In 2021, inflation in the Denver metropolitan area was the highest it’s ever been since the Bureau of Labor Statistics began tracking it in 1986. The largest two-month period of inflation occurred in late spring and a resurgence at the end of the year through January added an additional 2.6%. High inflation erodes savings and increases the costs of daily commutes, groceries, and other consumer goods. This threatens the financial health of Colorado citizens and the strength and swiftness of the state’s ongoing economic recovery.
Inflation in Metro Denver was 1.4% between November and January and 7.9% over the Last 12 Months – Jan ’21 through Jan ’22 – (BLS CPI Survey)[i]
- The average Colorado household spent a combined $2,902 more on food, housing, transportation, medical care, recreation, and education in past 12 months than in 2020.[ii] Together, these items account for just under 80% of a household’s total expenditure.[iii]
- Inflation in metro Denver over the past 12 months was .4 percentage points higher than the national average of 7.5%.
- Inflation has been consistently high since spiking in March 2021 except during August and September.
- Of the 23 urban consumer price indices tracked by the BLS, Denver-Aurora-Lakewood’s ranks 8th in total growth since the end of 2020.

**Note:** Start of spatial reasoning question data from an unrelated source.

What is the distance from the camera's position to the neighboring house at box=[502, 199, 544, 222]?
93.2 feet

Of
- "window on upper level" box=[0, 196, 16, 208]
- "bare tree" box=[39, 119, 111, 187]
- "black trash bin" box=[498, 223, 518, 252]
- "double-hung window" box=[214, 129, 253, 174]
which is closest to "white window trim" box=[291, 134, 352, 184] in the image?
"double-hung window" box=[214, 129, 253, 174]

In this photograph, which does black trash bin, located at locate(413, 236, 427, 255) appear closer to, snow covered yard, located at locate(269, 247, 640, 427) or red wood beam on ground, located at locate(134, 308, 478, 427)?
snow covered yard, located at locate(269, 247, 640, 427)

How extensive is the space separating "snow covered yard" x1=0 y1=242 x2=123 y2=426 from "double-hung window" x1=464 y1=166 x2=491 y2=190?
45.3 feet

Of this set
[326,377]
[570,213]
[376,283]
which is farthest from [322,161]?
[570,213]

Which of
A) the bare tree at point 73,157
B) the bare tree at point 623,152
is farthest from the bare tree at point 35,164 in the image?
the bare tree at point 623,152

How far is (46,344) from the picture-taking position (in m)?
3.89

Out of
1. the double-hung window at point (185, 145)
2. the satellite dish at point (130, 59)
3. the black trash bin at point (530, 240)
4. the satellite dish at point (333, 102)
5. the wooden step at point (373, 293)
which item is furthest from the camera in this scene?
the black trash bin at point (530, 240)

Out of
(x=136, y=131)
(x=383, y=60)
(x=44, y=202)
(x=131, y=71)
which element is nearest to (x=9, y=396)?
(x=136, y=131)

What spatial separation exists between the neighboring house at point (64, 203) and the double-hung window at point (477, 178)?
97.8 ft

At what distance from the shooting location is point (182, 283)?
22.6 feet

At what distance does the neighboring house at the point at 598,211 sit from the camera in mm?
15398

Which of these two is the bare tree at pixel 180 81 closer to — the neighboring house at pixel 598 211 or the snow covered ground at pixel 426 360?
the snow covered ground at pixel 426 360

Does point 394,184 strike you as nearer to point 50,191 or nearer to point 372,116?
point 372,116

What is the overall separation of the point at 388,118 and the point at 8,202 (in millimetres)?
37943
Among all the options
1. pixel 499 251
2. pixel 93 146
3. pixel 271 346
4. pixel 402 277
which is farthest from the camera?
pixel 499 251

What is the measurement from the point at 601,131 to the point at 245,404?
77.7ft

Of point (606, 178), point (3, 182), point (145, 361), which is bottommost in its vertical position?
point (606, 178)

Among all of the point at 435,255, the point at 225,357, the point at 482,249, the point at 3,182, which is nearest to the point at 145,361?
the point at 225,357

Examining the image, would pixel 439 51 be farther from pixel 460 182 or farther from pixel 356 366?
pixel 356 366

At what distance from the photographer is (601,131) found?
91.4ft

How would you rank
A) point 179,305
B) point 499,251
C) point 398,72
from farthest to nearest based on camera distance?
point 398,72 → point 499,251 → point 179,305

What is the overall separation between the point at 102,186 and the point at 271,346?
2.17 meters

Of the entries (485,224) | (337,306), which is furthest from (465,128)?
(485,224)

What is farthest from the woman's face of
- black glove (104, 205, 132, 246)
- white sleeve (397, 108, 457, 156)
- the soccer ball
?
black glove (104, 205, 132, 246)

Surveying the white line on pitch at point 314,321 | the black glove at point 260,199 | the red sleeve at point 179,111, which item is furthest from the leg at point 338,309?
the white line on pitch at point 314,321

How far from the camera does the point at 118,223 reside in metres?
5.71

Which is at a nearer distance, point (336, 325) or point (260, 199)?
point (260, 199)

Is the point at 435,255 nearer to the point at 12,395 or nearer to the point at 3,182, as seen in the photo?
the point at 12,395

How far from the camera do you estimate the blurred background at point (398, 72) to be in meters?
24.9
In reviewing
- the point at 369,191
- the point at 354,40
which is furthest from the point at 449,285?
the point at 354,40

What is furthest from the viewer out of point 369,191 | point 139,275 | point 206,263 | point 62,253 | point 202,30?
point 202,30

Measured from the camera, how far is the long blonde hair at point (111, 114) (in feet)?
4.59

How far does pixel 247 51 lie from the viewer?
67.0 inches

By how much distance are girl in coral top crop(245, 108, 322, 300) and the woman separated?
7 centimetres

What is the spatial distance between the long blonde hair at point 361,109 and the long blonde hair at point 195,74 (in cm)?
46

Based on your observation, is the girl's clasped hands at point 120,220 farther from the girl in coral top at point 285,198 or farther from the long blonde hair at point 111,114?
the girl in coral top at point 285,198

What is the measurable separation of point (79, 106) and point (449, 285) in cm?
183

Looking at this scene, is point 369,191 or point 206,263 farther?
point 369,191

- Average annual inflation between 2010 and 2019 was 2.85%. Since January 2021, all categorized prices in the graphs below except for education have grown by more than that.
- The two price categories that grew the fastest over the last 12 months were energy and transportation, which grew by 24.9% and 21.1%, respectively.
Price Changes in Metro Denver over the Previous Year
Annual Feature: Metro Denver Prices in the 21st Century
The chart below, inspired by the American Enterprise Institute’s “Chart of the Century,” displays 19 years of changes in wages, inflation, and the prices of consumer goods and services in the Denver metropolitan area. As real wages have risen locally, most durable and nondurable goods have become more affordable; conversely, the rising costs of housing, health care, and higher education have increasingly crowded out more and more of every dollar of spending. This chart includes some items which are representative of a statewide average and not just the Denver MSA. Similarly, the price changes reported at the Denver MSA level may not be fully representative of actual price changes in regions across Colorado that are outside of the MSA.
[ii] This figure corresponds to the data in the first graph. These are generated by distributing the consumer expenditure estimates from https://www.bls.gov/regions/mountain-plains/news-release/consumerexpenditures_denver.htm across individual months, weighting them according to their corresponding CPI levels, and adjusting them according to the latter’s growth history.